I have a table with ~16M records. I am trying to query the table to determine - for each unique person - what percentage of their records have a flag thrown on them. There are about 200 unique people. My query is this:
select person, concat((sum(qa_flag)/count(*))*100, '%')
from myTable
group by person;
Where qa_flag
is a tinyint field with either a 1 or a null. There is an index set on the person
field, but not the qa_flag
field.
This query will not return in any reasonable time. I have let it run for up to an hour. And even worse than that, I need the query to be dynamic and load a table on a webpage with these statistics.
Can someone show me what I am doing wrong or if I am not doing anything wrong per se, could someone suggest ways of speeding up this query - dramatically.
Thanks.
This query needs to do either a table-scan or an index-scan regardless, so it has to visit 16M entries either way.

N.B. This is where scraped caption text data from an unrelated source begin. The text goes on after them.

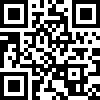 https://behzisti.ir/x3HZc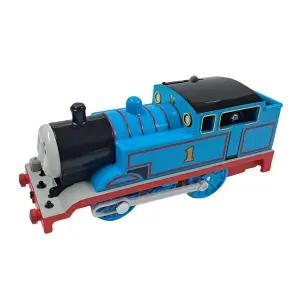 토마스와친구들 TS-01 토마스작동기차 벌크형 제품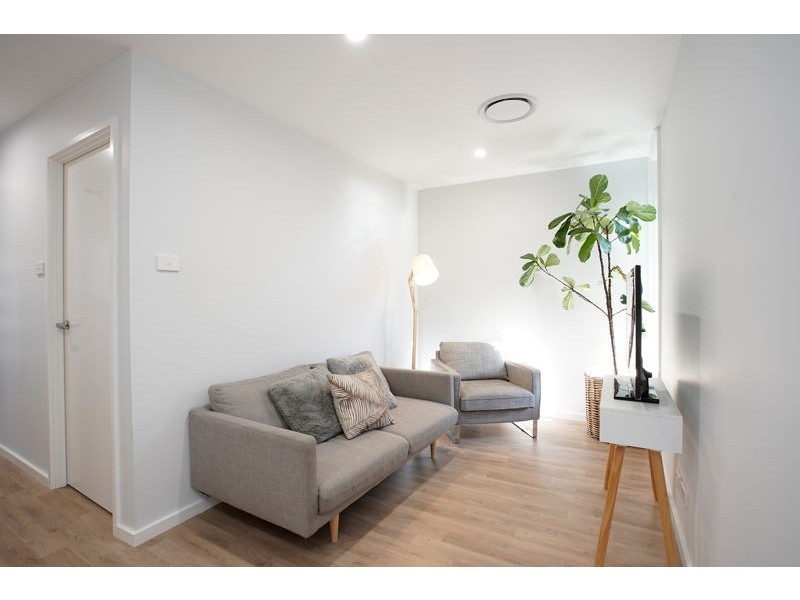 7 Renton Street, Marsden Park NSW 2765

I tested EXPLAIN for your query after creating a table with 16M rows.
mysql> explain select person, concat((sum(qa_flag)/count(*))*100, '%')
-> from myTable
-> group by person;
+----+-------------+---------+------------+-------+---------------+--------+---------+------+----------+----------+-------+
| id | select_type | table | partitions | type | possible_keys | key | key_len | ref | rows | filtered | Extra |
+----+-------------+---------+------------+-------+---------------+--------+---------+------+----------+----------+-------+
| 1 | SIMPLE | myTable | NULL | index | person | person | 129 | NULL | 16329623 | 100.00 | NULL |
+----+-------------+---------+------------+-------+---------------+--------+---------+------+----------+----------+-------+
This shows an index-scan (type: index
) with an estimated "rows" count of ~16M (in the case of an index-scan, this isn't really a count of rows, but index leaf entries).
A possible optimization is to create a new index with both person
and qa_flag
, to serve as a covering index. That way it can produce the result reading only the index, not touching the table rows.
mysql> alter table mytable add key (person, qa_flag);
Query OK, 0 rows affected (22.11 sec)
mysql> explain select person, concat((sum(qa_flag)/count(*))*100, '%')
-> from myTable
-> group by person;
+----+-------------+---------+------------+-------+-----------------+----------+---------+------+----------+----------+-------------+
| id | select_type | table | partitions | type | possible_keys | key | key_len | ref | rows | filtered | Extra |
+----+-------------+---------+------------+-------+-----------------+----------+---------+------+----------+----------+-------------+
| 1 | SIMPLE | myTable | NULL | index | person,person_2 | person_2 | 131 | NULL | 16329623 | 100.00 | Using index |
+----+-------------+---------+------------+-------+-----------------+----------+---------+------+----------+----------+-------------+
This still does an index-scan of ~16M index entries, but it's a slight improvement because of the "Using index" note in the extra field.
I tried executing the query. It finished pretty quickly considering how many index entries it had to examine:
mysql> select person, concat((sum(qa_flag)/count(*))*100, '%') from myTable group by person limit 2;
+----------------------------------+------------------------------------------+
| person | concat((sum(qa_flag)/count(*))*100, '%') |
+----------------------------------+------------------------------------------+
| 0000023f507999464aa2b78875b7e5d6 | 0.0000% |
...
| fffffe98d0963d27015c198262d97221 | 0.0000% |
+----------------------------------+------------------------------------------+
16777216 rows in set (8.64 sec)
(I generated the person values as bunch of random hashes.)
I'm testing on a Macbook Pro laptop with M1 CPU. I use MySQL 8.0.32 with default configuration. This is not a super high-performance test.
So I guess there is something else hindering your performance. Either you have severely outdated hardware, or else an overloaded server, or your client application is blocking you somehow.
I would recommend that you double-check the load on your database server.
Also using query profiling to get more detail where the query is spending its time. I know you said the query takes over an hour, but you should be able to get a query that finishes by testing on a table with fewer rows.